Dataset records:

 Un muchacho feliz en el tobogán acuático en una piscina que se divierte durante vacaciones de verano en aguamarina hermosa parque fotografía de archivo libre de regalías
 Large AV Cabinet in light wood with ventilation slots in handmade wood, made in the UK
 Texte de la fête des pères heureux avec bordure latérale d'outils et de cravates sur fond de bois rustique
--
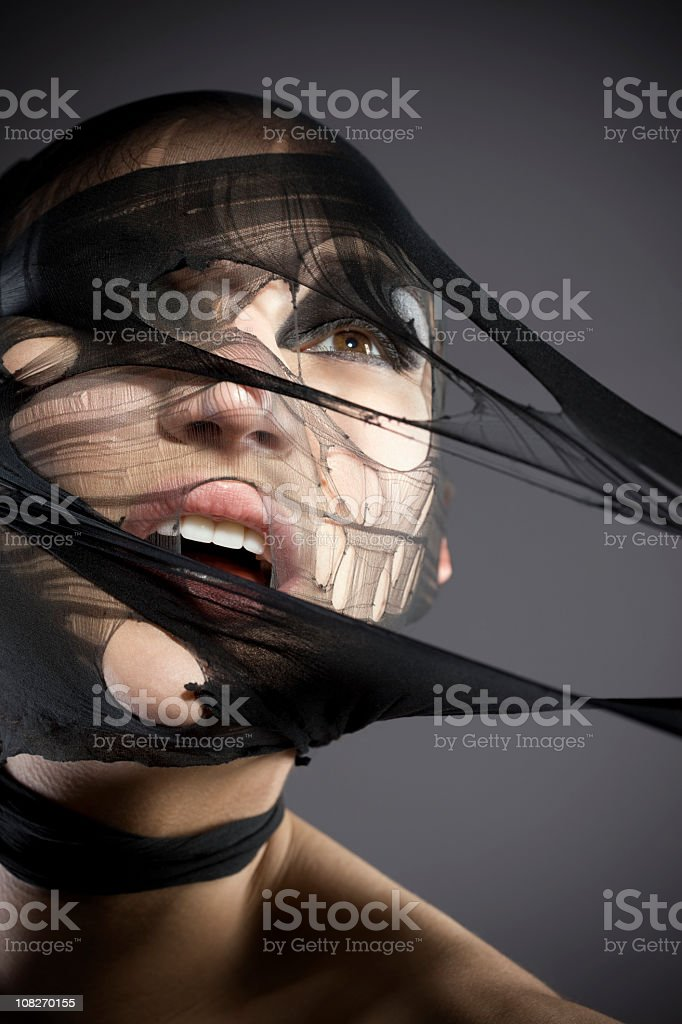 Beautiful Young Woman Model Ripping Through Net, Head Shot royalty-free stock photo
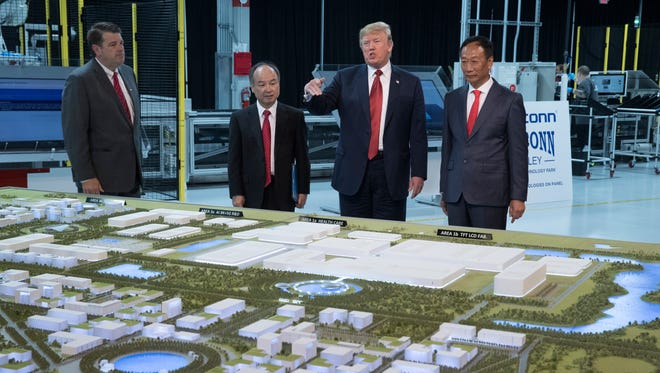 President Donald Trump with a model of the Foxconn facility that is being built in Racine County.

Work instruction: Which lines run from the one holding "Un muchacho feliz" through the one holding "Texte de la" in the records above? Repeat them exactly, both included, and nothing more.

Output for this exercise:
 Un muchacho feliz en el tobogán acuático en una piscina que se divierte durante vacaciones de verano en aguamarina hermosa parque fotografía de archivo libre de regalías
 Large AV Cabinet in light wood with ventilation slots in handmade wood, made in the UK
 Texte de la fête des pères heureux avec bordure latérale d'outils et de cravates sur fond de bois rustique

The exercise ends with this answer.